Now, having had some practice using real money in our fixed odds trading, we are ready to move on to some of the more advanced functions that you will find useful as you develop your style. These are all more advanced functions, so I would suggest that you become comfortable with the basics, before trying these for yourself. Remember the market will always be there tomorrow – there is no hurry!!

The first area I would like to look at is that of order placement. In our learning phase it is perfectly acceptable ( and I would recommend it initially )  that trades are opened manually and closed automatically on expiry. However, you can also open them using limit orders.
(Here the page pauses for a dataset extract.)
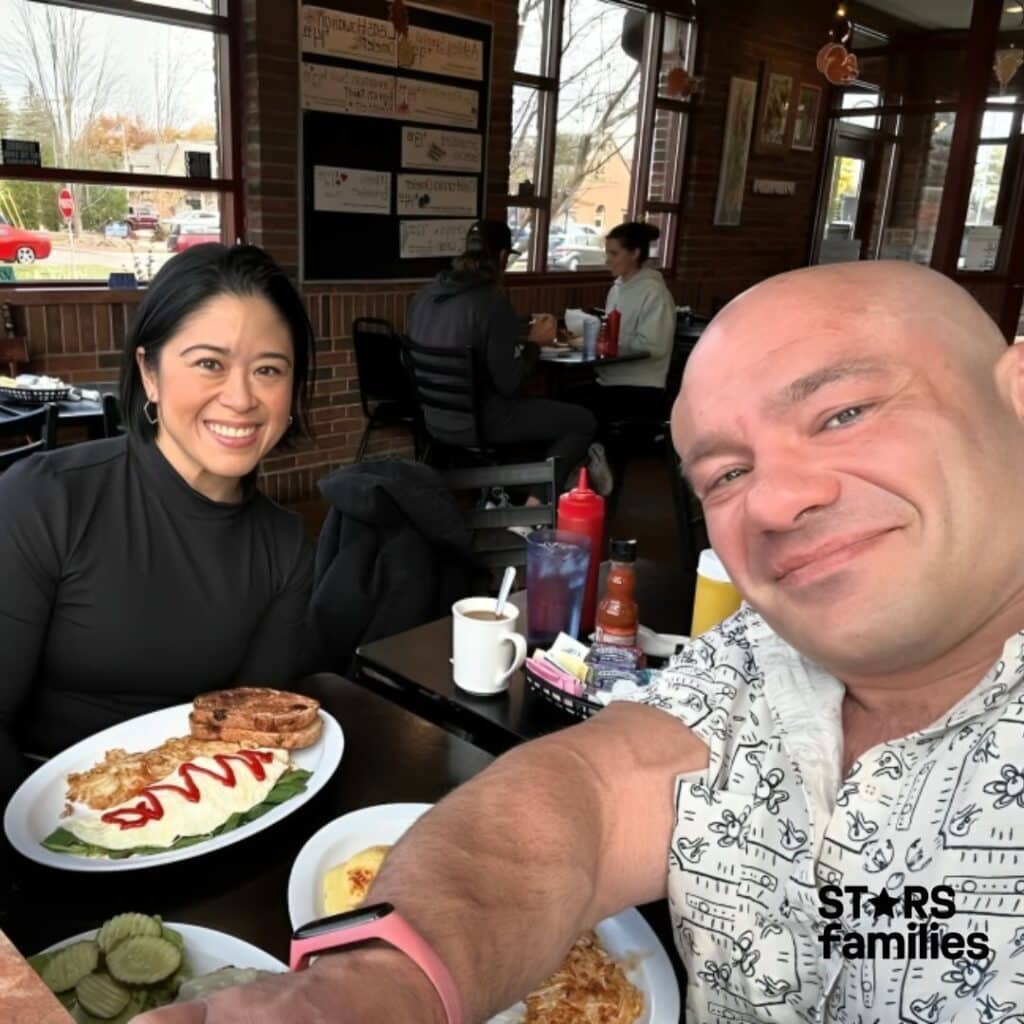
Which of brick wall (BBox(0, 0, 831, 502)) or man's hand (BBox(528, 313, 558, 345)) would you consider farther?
man's hand (BBox(528, 313, 558, 345))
Now limit orders are very similar to those used in more familiar trading methods. Limit orders are orders to buy at or below a specified price. Buying a limit order allows you to place a buy order at a price (referred to as the limit price) defined by you at a price, which must be lower than the one currently offered by the pricing engine. In effect the limit order allows you to automate the buy bet which will be triggered if the criteria are met. All the other details of the contract are entered as before,  ( how much you want to win, the contract length etc ) but this time you specify the price at which the bet is to be bought. Imagine you are studying a currency pair, and believe that if prices fall below a support area then they will continue on downwards, but unfortunately you cannot be in front of your screen all day ( perhaps you are at work ) – then you can set up a limit order to trigger the trading position, should your target price be met.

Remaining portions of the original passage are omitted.